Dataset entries
________________

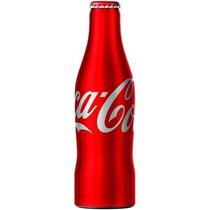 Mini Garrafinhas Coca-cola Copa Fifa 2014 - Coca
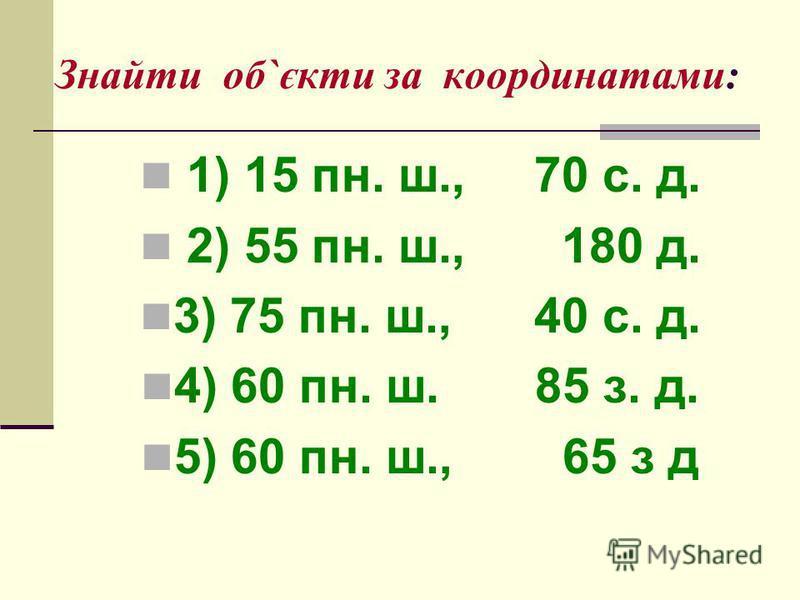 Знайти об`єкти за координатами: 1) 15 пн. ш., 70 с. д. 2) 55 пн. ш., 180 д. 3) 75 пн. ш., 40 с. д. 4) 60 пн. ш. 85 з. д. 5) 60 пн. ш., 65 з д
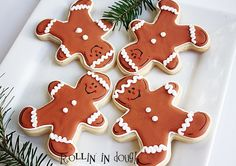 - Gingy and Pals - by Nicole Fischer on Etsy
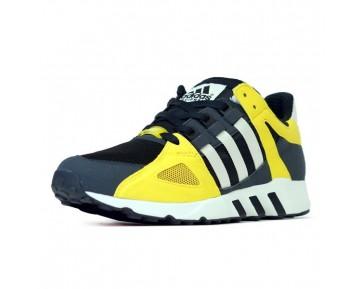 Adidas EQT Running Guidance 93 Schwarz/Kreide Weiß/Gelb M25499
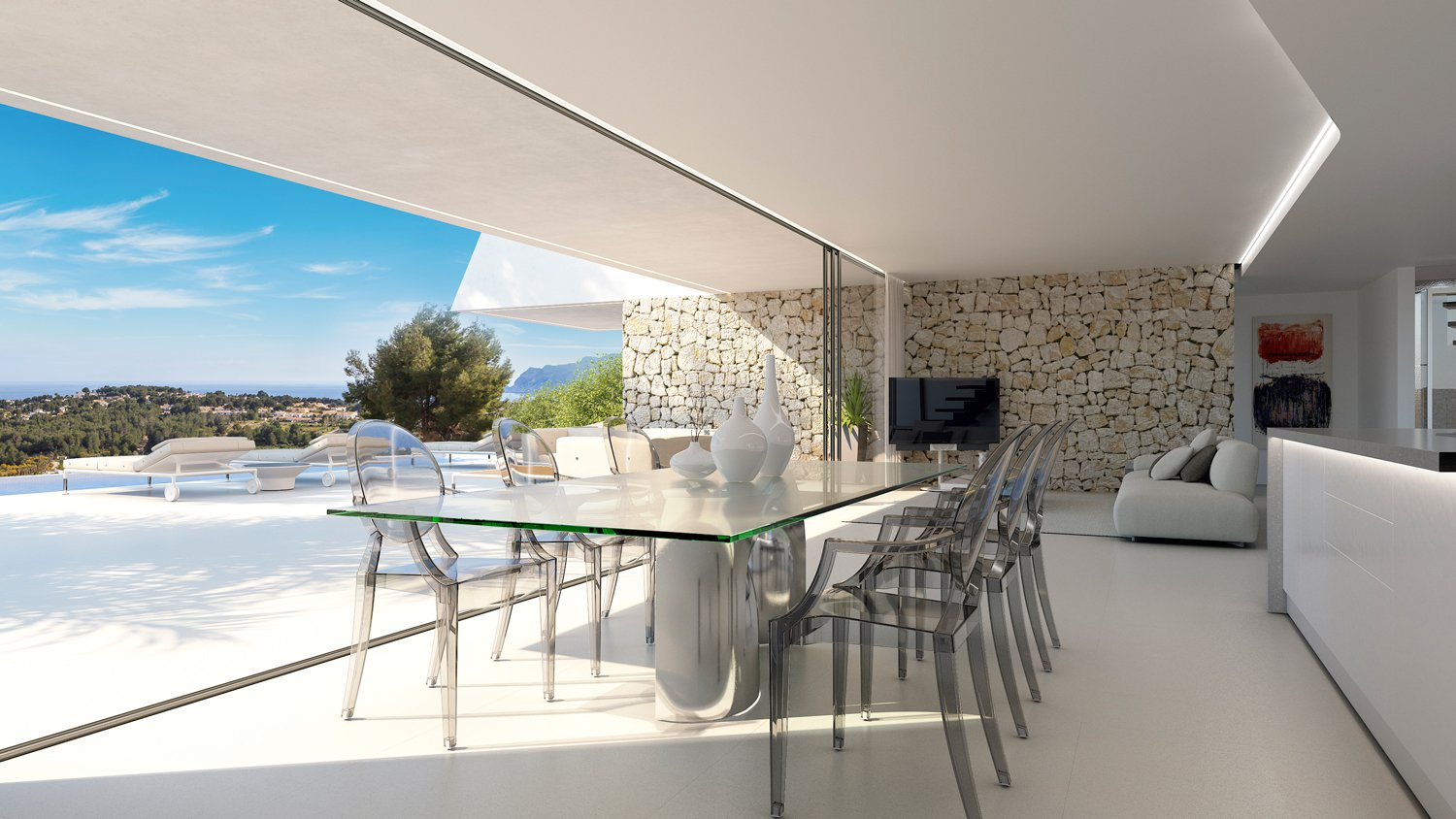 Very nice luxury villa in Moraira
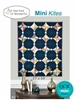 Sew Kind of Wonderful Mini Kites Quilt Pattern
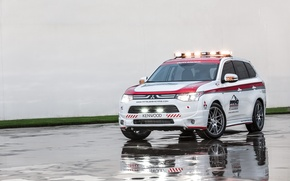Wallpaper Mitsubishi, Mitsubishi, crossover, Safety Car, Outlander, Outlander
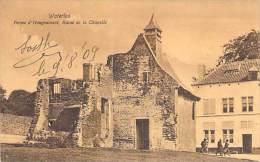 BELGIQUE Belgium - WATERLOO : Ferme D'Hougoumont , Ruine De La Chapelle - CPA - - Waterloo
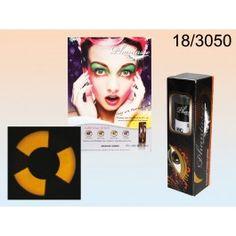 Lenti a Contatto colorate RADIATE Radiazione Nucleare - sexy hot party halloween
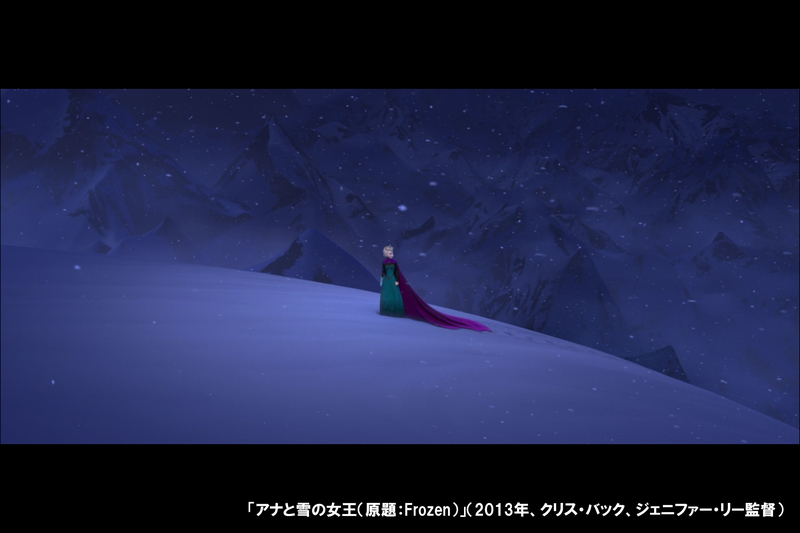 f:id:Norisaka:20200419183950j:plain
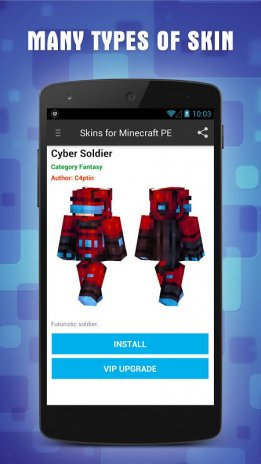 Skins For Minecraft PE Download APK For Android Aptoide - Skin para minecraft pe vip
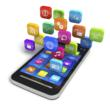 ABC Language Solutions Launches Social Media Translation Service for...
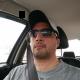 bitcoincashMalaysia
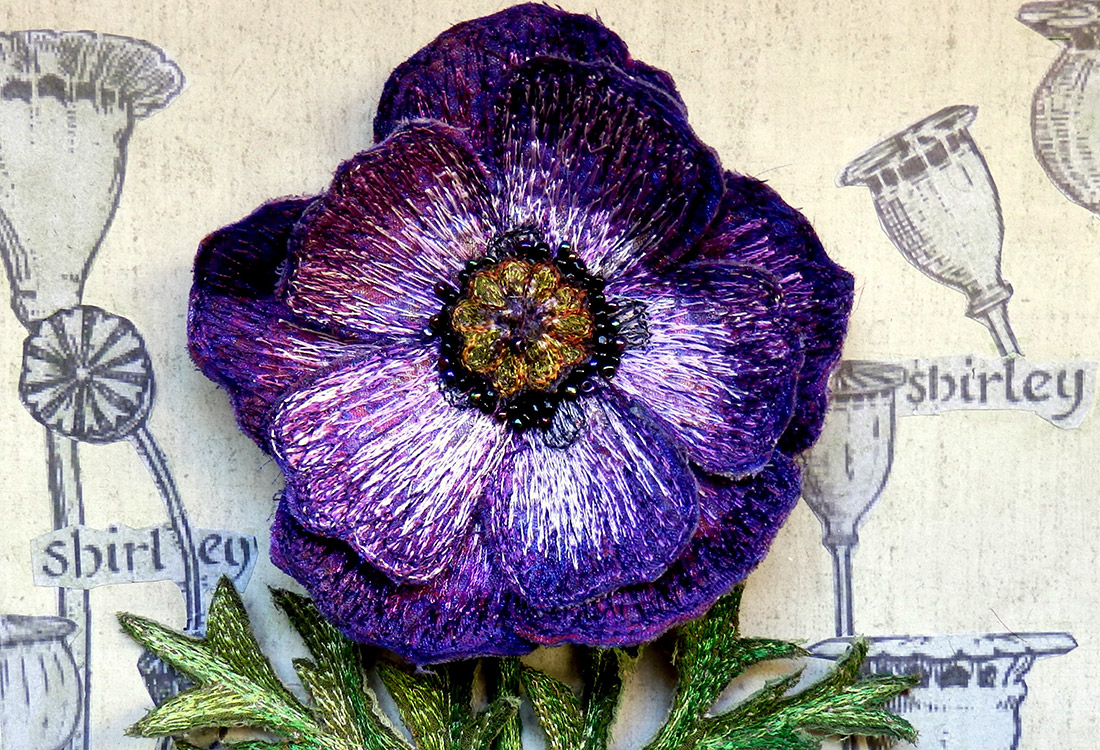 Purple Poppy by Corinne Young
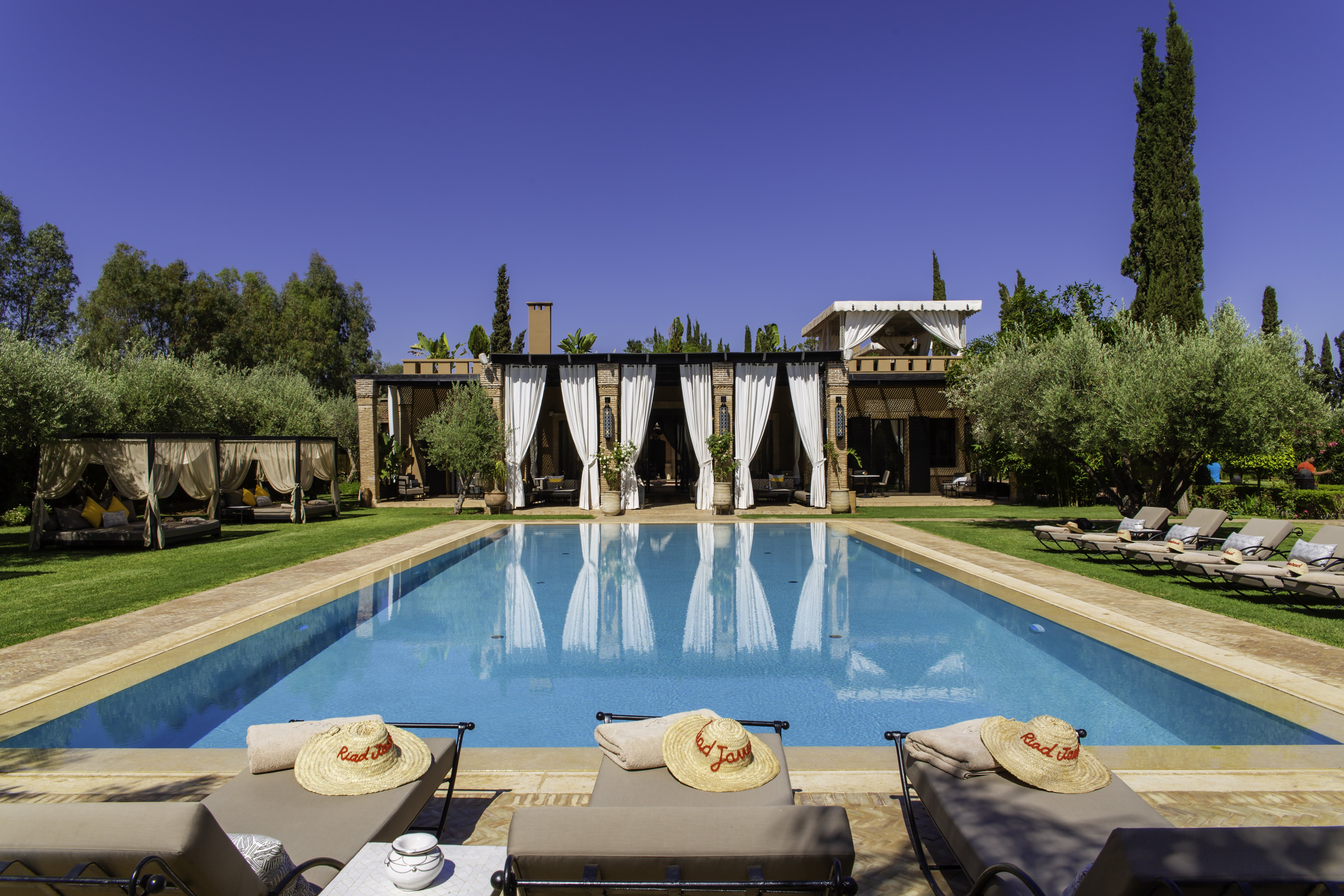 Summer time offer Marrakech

________________

Set down again, word for word, every line from the one with "пн. ш., 65 з д" to the one with "Adidas EQT Running" in the entries above, and omit the pictures.

REPLY:
 Знайти об`єкти за координатами: 1) 15 пн. ш., 70 с. д. 2) 55 пн. ш., 180 д. 3) 75 пн. ш., 40 с. д. 4) 60 пн. ш. 85 з. д. 5) 60 пн. ш., 65 з д
 - Gingy and Pals - by Nicole Fischer on Etsy
 Adidas EQT Running Guidance 93 Schwarz/Kreide Weiß/Gelb M25499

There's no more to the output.